# Introduction to Python for Earth Scientists

These notebooks have been developed by Calum Chamberlain, Finnigan Illsley-Kemp and John Townend at [Victoria University of Wellington---Te Herenga Waka](https://www.wgtn.ac.nz) for use by students entering the postgraduate programme in Earth Science.

We presume very little background in command-line or code-based computing, and have compiled this material with an emphasis on general tasks that a grad student might encounter on a daily basis. 

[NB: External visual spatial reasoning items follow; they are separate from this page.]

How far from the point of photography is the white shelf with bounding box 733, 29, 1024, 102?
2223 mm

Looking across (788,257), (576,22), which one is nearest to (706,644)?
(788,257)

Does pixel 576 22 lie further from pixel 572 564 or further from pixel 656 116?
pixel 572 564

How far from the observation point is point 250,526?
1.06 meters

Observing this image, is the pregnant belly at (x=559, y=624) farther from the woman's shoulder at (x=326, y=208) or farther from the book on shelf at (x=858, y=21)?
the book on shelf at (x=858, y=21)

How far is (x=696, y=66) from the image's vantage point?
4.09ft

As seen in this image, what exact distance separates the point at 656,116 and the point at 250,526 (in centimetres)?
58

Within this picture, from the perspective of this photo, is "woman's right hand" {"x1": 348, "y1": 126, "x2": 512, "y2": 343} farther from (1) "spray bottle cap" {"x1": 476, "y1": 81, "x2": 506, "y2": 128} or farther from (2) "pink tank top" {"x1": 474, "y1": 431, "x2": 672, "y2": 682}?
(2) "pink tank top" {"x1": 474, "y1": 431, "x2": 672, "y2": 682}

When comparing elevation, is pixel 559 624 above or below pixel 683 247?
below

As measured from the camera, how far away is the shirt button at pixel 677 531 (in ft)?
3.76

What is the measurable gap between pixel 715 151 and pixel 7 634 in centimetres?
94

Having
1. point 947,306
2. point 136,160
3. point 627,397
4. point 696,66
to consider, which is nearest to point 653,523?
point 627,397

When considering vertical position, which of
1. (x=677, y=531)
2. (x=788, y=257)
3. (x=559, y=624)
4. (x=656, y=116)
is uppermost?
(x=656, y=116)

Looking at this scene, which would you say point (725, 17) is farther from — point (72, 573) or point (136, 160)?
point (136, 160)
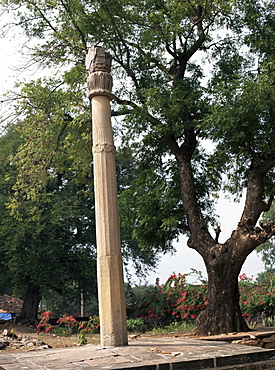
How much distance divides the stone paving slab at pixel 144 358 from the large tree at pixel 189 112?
13.3ft

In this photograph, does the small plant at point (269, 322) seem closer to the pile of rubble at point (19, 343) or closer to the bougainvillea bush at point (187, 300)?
the bougainvillea bush at point (187, 300)

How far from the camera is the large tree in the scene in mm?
10586

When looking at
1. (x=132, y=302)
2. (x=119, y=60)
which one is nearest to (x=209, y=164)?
(x=119, y=60)

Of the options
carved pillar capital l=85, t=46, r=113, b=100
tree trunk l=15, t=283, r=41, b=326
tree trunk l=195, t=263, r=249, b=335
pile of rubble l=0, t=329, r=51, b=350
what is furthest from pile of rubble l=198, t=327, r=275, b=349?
tree trunk l=15, t=283, r=41, b=326

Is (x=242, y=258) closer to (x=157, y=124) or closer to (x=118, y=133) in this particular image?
(x=157, y=124)

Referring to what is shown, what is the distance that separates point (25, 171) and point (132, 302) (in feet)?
30.3

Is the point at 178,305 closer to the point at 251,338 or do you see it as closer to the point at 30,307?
the point at 251,338

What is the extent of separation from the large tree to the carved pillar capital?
10.1ft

| Notebook | Contents | Data |
| --- | --- | --- |
| [1A](ESCI451_Module_1A.ipynb) | Introduction to programming, Python, and Jupyter notebooks | - |
| [1B](ESCI451_Module_1B.ipynb) | Basic data types and variables, getting data, and plotting with Matplotlib | Geodetic positions |
| [2A](ESCI451_Module_2A.ipynb) | More complex plotting, introduction to Numpy | Geodetic positions; DFDP-2B temperatures |
| [2B](ESCI451_Module_2B.ipynb) | Using Pandas to load, peruse and plot data | Earthquake catalogue  |
| [3A](ESCI451_Module_3A.ipynb) | Working with Pandas dataframes | Geochemical data set; earthquake catalogue |
| [3B](ESCI451_Module_3B.ipynb) | Simple time series analysis using Pandas | TBD |
| [4A](ESCI451_Module_4A.ipynb) | Making maps with Cartopy | Earthquake catalogue |
| **[4B](ESCI451_Module_4B.ipynb)** | **Working with gridded data** | **DEMs and Ashfall data** |

The content may change in response to students' questions or current events. Each of the four modules has been designed to take about three hours, with a short break between each of the two parts.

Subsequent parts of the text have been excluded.